Re: Multi-entry indexes (with a view to XPath queries)

From: Tom Lane <tgl(at)sss(dot)pgh(dot)pa(dot)us>
To: "John Gray" <jgray(at)beansindustry(dot)co(dot)uk>
Cc: pgsql-hackers(at)postgresql(dot)org
Subject: Re: Multi-entry indexes (with a view to XPath queries)
Date: 2001-06-25 20:48:52
Message-ID: 28692.993502132@sss.pgh.pa.us
Views: Raw Message | Whole Thread | Download mbox | Resend email
Thread:
Lists: pgsql-hackers

"John Gray" <jgray(at)beansindustry(dot)co(dot)uk> writes:
> Firstly, I appreciate this may be a hare-brained scheme, but I've been
> thinking about indexes in which the tuple pointer is not unique.

It sounds pretty hare-brained to me all right ;-). What's wrong with
the normal approach of one index tuple per heap tuple, ie, multiple
index tuples with the same key? It seems to me that your idea will just
make index maintenance a lot more difficult. For example, what happens
when one of the referenced rows is deleted? We'd have to actually
change, not just remove, the index tuple, since it'd also be pointing at
undeleted rows. That'll create a whole bunch of concurrency problems.

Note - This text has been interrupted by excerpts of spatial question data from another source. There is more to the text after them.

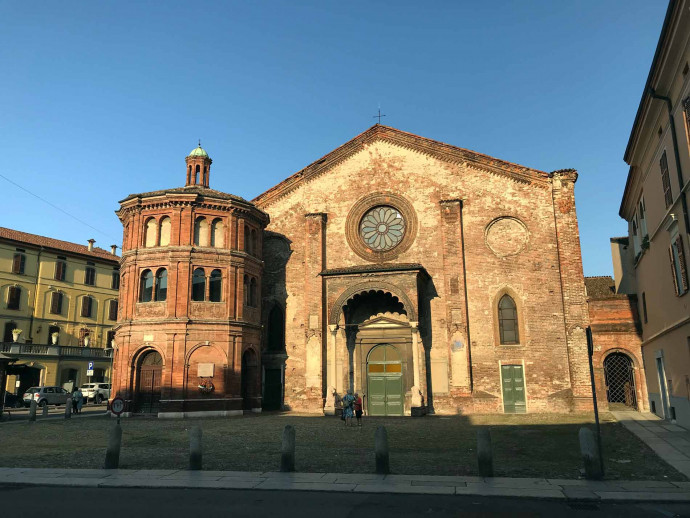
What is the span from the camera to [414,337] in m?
25.3

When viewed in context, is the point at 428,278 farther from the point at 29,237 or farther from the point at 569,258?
the point at 29,237

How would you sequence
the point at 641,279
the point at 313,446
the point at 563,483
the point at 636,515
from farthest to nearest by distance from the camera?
the point at 641,279 → the point at 313,446 → the point at 563,483 → the point at 636,515

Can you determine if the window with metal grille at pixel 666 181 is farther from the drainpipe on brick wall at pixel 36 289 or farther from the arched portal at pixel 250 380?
the drainpipe on brick wall at pixel 36 289

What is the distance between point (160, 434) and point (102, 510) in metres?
10.5

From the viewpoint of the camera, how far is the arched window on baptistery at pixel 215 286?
26.9 metres

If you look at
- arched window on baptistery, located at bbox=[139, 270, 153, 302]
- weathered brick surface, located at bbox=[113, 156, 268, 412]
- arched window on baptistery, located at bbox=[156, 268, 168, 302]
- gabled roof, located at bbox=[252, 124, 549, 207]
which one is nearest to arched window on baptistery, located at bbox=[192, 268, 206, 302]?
weathered brick surface, located at bbox=[113, 156, 268, 412]

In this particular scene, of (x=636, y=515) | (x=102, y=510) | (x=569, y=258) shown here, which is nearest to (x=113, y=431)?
(x=102, y=510)

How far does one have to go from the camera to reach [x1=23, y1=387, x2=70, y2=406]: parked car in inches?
1465

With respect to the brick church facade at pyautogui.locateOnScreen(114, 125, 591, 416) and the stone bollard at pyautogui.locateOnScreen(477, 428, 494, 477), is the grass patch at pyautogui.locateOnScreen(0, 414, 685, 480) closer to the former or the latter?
the stone bollard at pyautogui.locateOnScreen(477, 428, 494, 477)

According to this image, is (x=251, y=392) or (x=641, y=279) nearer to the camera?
(x=641, y=279)

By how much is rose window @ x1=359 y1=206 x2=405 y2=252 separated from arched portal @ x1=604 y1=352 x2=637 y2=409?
1193 cm

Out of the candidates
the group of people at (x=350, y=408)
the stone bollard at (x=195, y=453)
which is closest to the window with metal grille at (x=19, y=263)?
the group of people at (x=350, y=408)

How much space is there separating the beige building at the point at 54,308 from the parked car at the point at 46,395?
4.30 metres

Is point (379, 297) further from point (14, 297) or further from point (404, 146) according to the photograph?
point (14, 297)
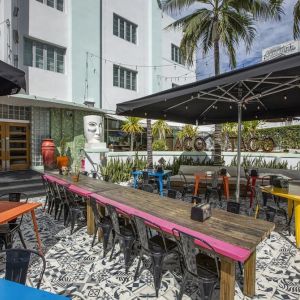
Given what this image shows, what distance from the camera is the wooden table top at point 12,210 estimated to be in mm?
3504

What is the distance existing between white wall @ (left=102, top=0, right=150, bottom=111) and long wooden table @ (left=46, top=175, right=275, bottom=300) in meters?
12.9

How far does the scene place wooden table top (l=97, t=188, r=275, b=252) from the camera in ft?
9.20

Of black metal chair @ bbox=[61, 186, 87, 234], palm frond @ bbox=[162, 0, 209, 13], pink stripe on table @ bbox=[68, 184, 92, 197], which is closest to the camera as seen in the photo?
pink stripe on table @ bbox=[68, 184, 92, 197]

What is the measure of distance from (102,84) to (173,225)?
14388 millimetres

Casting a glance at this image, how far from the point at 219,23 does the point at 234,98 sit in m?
6.60

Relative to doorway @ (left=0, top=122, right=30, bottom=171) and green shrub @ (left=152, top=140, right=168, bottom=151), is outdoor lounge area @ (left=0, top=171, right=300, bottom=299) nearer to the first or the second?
doorway @ (left=0, top=122, right=30, bottom=171)

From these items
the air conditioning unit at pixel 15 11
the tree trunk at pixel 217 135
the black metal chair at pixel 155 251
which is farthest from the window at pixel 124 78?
the black metal chair at pixel 155 251

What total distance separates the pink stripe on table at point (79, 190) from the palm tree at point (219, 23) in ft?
24.0

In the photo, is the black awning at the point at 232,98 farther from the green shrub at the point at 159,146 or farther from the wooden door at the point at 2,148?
the wooden door at the point at 2,148

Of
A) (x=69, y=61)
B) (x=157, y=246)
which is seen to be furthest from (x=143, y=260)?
(x=69, y=61)

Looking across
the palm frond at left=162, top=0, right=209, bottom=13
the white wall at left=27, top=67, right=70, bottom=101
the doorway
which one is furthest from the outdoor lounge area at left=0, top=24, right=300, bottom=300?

> Obviously I need to write a basic XML parser that can support such an
> xpath function, but it would also be good to index by the results of that
> function-i.e. to have an index containing feature type values. As each
> document could have any number of these instances, the number of index
> tuples would differ from the number of heap tuples.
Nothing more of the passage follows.